*** Text provided Section Begins ***
Breakthroughs in quantum computing have profound implications for the near future.
Circuitry, complex algorithms, and cutting edge technology- the world of computer science has often been defined by these key facets. Its sheer potential for revolutionary change, coupled with its massive impact on everyday life, has made it a juggernaut on the economic stage. With the advent of new developments in computer science, there is a new factor at play: quantum computing.
Quantum computing is often seen as an enigma by the masses, a byword for the complicated and the strange. Indeed, the applications, and often esoteric knowledge required to work with quantum computing, are quite complicated. The underlying principle behind the technology, however, is quite simple at its core.
Conventional computers operate on a bit system, where each bit is filled by either a one (ON) or zero (OFF). While simple, modern bit computers can execute a plethora of complicated tasks and calculations. A prime example is the modern supercomputer: a device which currently helps fight disease, predict the weather, and more.
Quantum computers, on the other hand, use quantum bits, or qubits. Rather than storing either a one or a zero, a qubit can hold a value equivalent to a mixture of the two simultaneously. This “superposition” capability has manifold implications for the future, with quantum computers potentially able to perform certain computations much faster than supercomputers. However, the main draw of quantum computers is to perform operations on a wider scope than normal bit-based computers, as qubits can store varying states of data: allowing quantum computers to execute tasks that would take modern computers the lifetime of the universe (13.7 billion years) to complete.
Yet quantum computing technology is still under development. There exist a host of issues with developing a fully functional, full-size quantum computer: issues that have not been resolved. Chief among these is the issue around actually constructing qubits for practical use. Unlike normal bits, qubits cannot function with “noise” in the system they operate in: meaning that any errors or interference would result in a faulty output. The inability of qubits to siphon off noise is a direct result of superposition; as there is no either-or relation between values, the system cannot eliminate any noise the way current binary computers do. As more and more qubits are developed, the problem is compounded; even five-qubit systems have been hard pressed to exhibit low error rates.
*** Text provided Section Ends ***
*** Raw data Section Begins ***
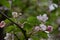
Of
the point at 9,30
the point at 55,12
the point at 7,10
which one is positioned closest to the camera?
the point at 9,30

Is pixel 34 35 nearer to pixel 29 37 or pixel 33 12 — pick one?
pixel 29 37

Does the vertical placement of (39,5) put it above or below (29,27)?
below

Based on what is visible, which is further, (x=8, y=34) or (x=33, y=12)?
(x=33, y=12)

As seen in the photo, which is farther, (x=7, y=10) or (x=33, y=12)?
(x=33, y=12)

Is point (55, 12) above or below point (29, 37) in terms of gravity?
below

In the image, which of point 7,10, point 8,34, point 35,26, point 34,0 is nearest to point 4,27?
point 8,34

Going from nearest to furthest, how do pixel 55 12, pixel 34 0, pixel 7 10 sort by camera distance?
pixel 7 10 < pixel 55 12 < pixel 34 0

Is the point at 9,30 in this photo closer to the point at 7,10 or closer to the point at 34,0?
the point at 7,10

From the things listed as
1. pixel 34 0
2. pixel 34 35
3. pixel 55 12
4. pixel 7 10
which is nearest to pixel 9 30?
pixel 34 35

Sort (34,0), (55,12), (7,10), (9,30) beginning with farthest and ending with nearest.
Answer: (34,0), (55,12), (7,10), (9,30)
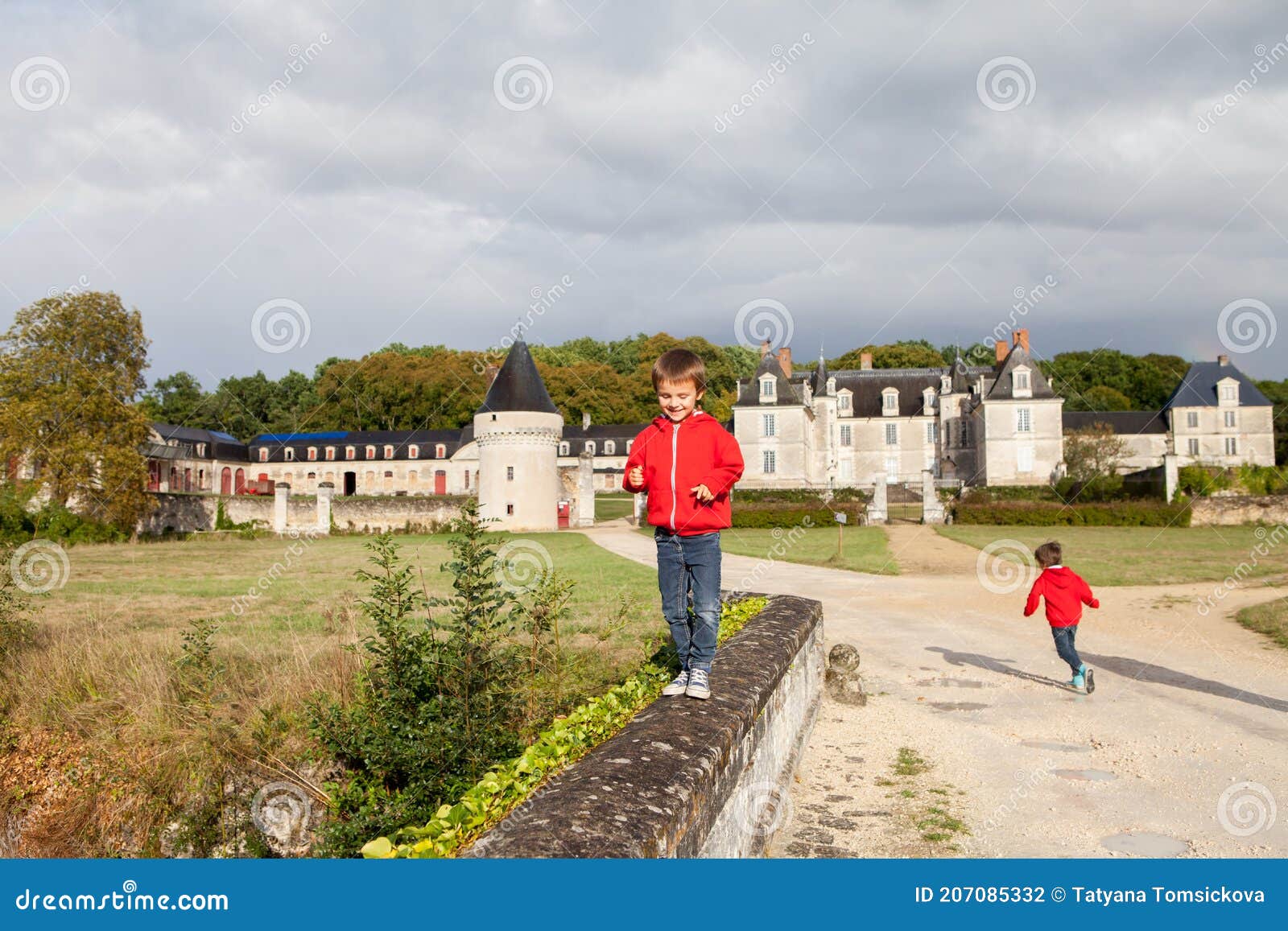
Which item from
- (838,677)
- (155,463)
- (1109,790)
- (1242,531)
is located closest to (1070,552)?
*** Raw data Section Ends ***
_The task_. Copy, word for word, the stretch of the quantum computing text from "Quantum computers, on" through "years) to complete.". This material comes from a separate source.

_Problem solution_.
Quantum computers, on the other hand, use quantum bits, or qubits. Rather than storing either a one or a zero, a qubit can hold a value equivalent to a mixture of the two simultaneously. This “superposition” capability has manifold implications for the future, with quantum computers potentially able to perform certain computations much faster than supercomputers. However, the main draw of quantum computers is to perform operations on a wider scope than normal bit-based computers, as qubits can store varying states of data: allowing quantum computers to execute tasks that would take modern computers the lifetime of the universe (13.7 billion years) to complete.